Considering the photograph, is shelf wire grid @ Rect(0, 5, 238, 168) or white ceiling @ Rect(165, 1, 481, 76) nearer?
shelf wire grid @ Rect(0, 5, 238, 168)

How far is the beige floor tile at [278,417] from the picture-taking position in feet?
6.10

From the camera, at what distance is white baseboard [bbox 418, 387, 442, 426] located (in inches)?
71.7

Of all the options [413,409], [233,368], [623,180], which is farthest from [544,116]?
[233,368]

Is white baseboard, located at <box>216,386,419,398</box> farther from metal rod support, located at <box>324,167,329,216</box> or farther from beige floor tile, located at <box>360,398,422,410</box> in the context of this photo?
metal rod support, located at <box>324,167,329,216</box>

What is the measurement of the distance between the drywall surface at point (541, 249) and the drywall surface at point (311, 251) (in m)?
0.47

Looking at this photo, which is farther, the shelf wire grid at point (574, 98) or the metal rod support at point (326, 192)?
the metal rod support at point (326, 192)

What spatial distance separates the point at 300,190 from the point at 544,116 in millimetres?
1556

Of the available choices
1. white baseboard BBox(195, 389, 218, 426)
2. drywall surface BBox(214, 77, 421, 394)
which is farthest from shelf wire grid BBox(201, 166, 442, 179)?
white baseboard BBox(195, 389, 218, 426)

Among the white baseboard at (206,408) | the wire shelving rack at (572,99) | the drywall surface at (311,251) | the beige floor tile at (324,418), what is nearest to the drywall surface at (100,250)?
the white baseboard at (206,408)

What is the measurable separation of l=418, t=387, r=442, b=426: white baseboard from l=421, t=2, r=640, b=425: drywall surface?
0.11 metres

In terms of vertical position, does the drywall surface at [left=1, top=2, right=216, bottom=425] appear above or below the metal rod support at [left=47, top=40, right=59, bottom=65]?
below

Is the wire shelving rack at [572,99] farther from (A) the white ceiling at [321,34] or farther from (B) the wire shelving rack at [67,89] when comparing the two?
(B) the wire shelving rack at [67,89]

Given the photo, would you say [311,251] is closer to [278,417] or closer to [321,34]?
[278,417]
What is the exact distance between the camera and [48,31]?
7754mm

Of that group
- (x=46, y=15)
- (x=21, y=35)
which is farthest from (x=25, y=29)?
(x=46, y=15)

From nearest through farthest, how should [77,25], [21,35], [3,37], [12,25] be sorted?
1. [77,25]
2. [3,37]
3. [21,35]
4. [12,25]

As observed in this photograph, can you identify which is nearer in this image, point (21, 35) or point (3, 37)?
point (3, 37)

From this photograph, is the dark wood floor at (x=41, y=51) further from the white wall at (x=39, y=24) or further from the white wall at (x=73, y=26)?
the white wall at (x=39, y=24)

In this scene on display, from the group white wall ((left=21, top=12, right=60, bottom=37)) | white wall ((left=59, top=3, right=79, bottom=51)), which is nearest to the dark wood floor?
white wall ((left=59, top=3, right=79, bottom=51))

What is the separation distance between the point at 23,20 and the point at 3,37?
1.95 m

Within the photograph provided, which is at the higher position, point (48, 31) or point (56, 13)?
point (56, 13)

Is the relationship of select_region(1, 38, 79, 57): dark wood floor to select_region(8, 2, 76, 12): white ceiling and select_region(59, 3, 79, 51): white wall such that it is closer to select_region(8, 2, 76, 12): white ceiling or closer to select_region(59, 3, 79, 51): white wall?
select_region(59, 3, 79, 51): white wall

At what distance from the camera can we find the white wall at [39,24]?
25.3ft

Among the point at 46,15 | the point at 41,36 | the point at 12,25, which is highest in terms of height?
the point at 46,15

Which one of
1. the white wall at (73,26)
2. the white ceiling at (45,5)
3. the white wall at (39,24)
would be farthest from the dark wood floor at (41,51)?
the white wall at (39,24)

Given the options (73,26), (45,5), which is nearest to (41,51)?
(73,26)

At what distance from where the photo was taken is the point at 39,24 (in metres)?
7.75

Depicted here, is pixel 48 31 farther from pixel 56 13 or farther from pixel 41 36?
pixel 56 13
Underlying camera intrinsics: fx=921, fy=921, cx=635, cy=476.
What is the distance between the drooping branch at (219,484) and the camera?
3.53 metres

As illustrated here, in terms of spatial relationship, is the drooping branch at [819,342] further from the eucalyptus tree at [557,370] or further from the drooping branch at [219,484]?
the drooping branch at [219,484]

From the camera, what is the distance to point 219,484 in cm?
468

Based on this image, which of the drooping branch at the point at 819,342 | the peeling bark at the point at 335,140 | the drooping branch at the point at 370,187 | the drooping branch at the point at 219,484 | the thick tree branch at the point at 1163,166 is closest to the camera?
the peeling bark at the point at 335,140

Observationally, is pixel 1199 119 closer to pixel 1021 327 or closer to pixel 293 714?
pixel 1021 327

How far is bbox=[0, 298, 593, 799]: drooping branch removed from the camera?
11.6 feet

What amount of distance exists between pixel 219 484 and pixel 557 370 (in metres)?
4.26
**********
- Stated problem
Reproduce the material verbatim, starting at the line containing "In this scene" and ending with the line containing "3.53 metres", both lines included.

- Exercise result
In this scene on display, from the group white wall ((left=21, top=12, right=60, bottom=37)) | white wall ((left=59, top=3, right=79, bottom=51)), which is nearest to the dark wood floor?
white wall ((left=59, top=3, right=79, bottom=51))

What is the separation distance between the point at 23,20 and the point at 3,37?
1.95 m

Within the photograph provided, which is at the higher position, point (48, 31) or point (56, 13)?
point (56, 13)

Is the relationship of select_region(1, 38, 79, 57): dark wood floor to select_region(8, 2, 76, 12): white ceiling and select_region(59, 3, 79, 51): white wall such that it is closer to select_region(8, 2, 76, 12): white ceiling or closer to select_region(59, 3, 79, 51): white wall?
select_region(59, 3, 79, 51): white wall

At what distance from the camera can we find the white wall at [39,24]?
25.3ft

Among the point at 46,15 | the point at 41,36 | the point at 12,25, which is highest in terms of height?
the point at 46,15

Which one of
1. the white wall at (73,26)
2. the white ceiling at (45,5)
3. the white wall at (39,24)
would be farthest from the dark wood floor at (41,51)?
the white wall at (39,24)

Given the options (73,26), (45,5), which is nearest to (41,51)?
(73,26)

At what distance from where the photo was taken is the point at 39,24 (in metres)?
7.75

Depicted here, is pixel 48 31 farther from pixel 56 13 or farther from pixel 41 36?
pixel 56 13
Underlying camera intrinsics: fx=921, fy=921, cx=635, cy=476.
What is the distance between the drooping branch at (219,484) and the camera?
3.53 metres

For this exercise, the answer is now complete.